I had hoped to meet a guide – someone who could have showed me an intellectual and factual path in my journey into the world of the gun. But I’d met someone who refused to be rooted in one opinion, choosing instead ever-changing interpretations offered by ever-changing hard numbers. He told me the world of guns had changed him, that he now looks at data differently and he has to be more cautious in the words he uses to describe his Survey’s conclusions. Guns are inherently political, it was clear, and he strived for a consciously impartial voice.
He gradually relaxed and showed me his office. It was filled with softer things: humanity in baubles that had little to do with guns. A paperweight from the Central African Republic, a grave marker from Gabon, a stamp from the Republic of Guinea showing, surreally, Carrot Man from Lost in Space. An unopened bottle of Kazakh vodka rested on the shelf.

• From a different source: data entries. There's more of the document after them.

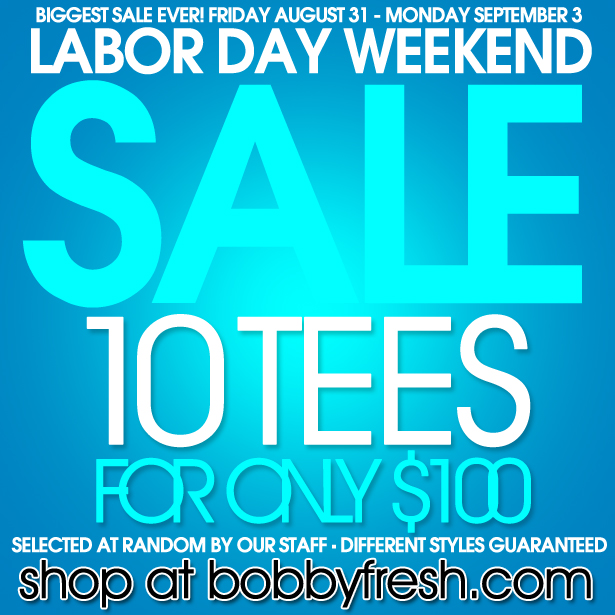Labor Day Weekend Sale: Bobby Fresh Labor Day Weekend Sale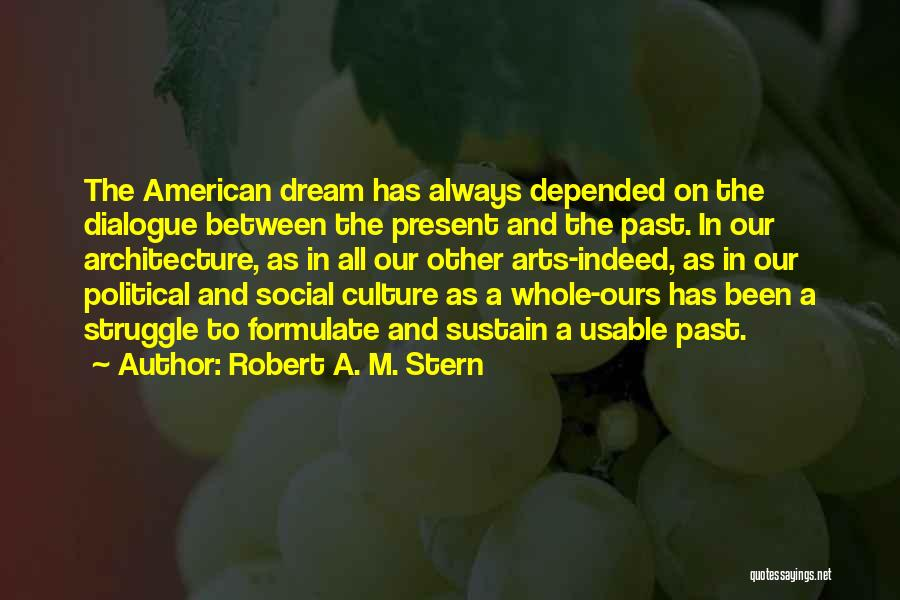 Political Dialogue Quotes By Robert A. M. Stern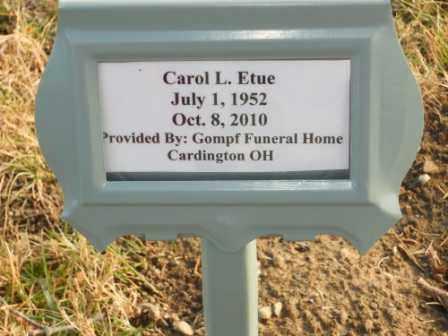 ETUE, CAROL L - Morrow County, Ohio | CAROL L ETUE - Ohio Gravestone Photos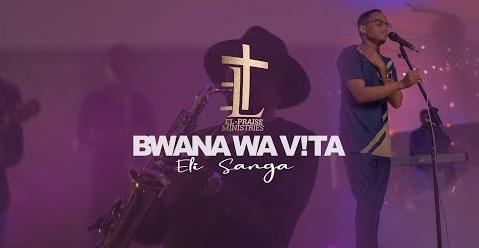 Bwana%2Bwa%2BVita%2B-%2BEli%2BSanga [MP3 DOWNLOAD] Bwana Wa Vita - Eli Sanga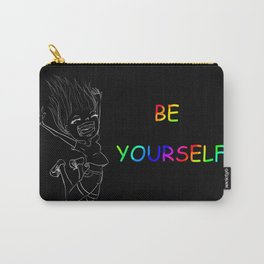 Be Yourself! Carry-All Pouch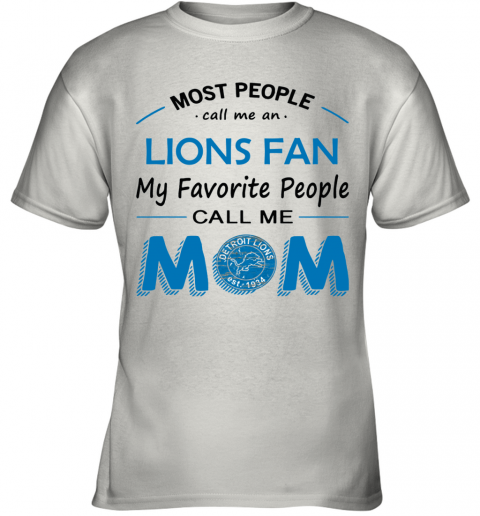 People Call Me DETROIT LIONS  Fan  Mom Youth T-Shirt
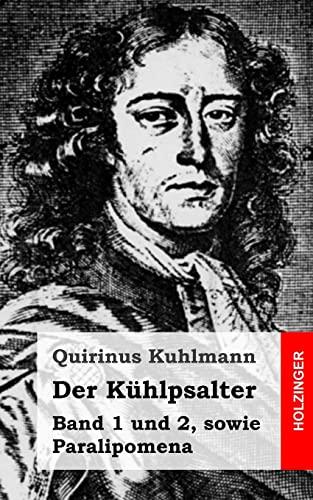 9781484097052: Der Kühlpsalter: Band 1 und 2, sowie Paralipomena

‘Make sure you write down that it was unopened.’ And I did, because in the world of guns you have to be careful with the facts, clearly.
After all, it’s a matter of life and death.
II. Pain
2. THE DEAD
The gun’s mountain of dead in hard numbers – Honduras – the most dangerous place on earth – the tragedy of three murdered women in a jaundiced street – a visit to the fire-marked morgue of San Pedro Sula – witnessing a journalist’s trade and a nighttime shooting – the secrets of the embalmers’ art
Guns kill, and in vast numbers, because even though we live in a world of nukes and ground-to-air missiles, chemical warfare and mortar rounds, it’s the gun that does the low-level, high-cost damage.1 The gun is the Top Trump of killers, and the numbers killed by gunfire are bloodily incontestable. While dead men might not talk, they do offer some statistical truths.
Global numbers are hard to come by, but estimates from international studies suggest that between 526,0002 and 600,0003 violent deaths happen annually. UN data on homicides show that in areas of high levels of murders, the vast majority of these are with guns – often over 80 per cent of them.4 An assault with a firearm is about twelve times more likely to kill you than being attacked in other intimate ways, like with a knife,5 so taking into account that as many as 90 per cent of deaths in conflicts are from being shot,6 an estimated level of 300,000 homicides with guns every year seems reasonable. Then there are the suicides. The World Health Organization has estimated that 800,000 people kill themselves each year. As one of the leading ways to end it is with a firearm, a figure of 200,000 suicides by firearm a year also seems a reasonable estimate to make.7
This all adds up to about half a million people dying every year from gunfire.
The type of deaths from guns, clearly, differs from country to country. If you live in the US or Canada, suicides account for the majority of gun deaths. In countries such as Brazil, Mexico, Colombia or Albania the majority of gun deaths are homicide. Eastern Europe and southern Africa have lots of murder, but not many by firearm. Southern Europe and northern Africa don’t have many murders, but when they do, it’s much more likely to be with a gun.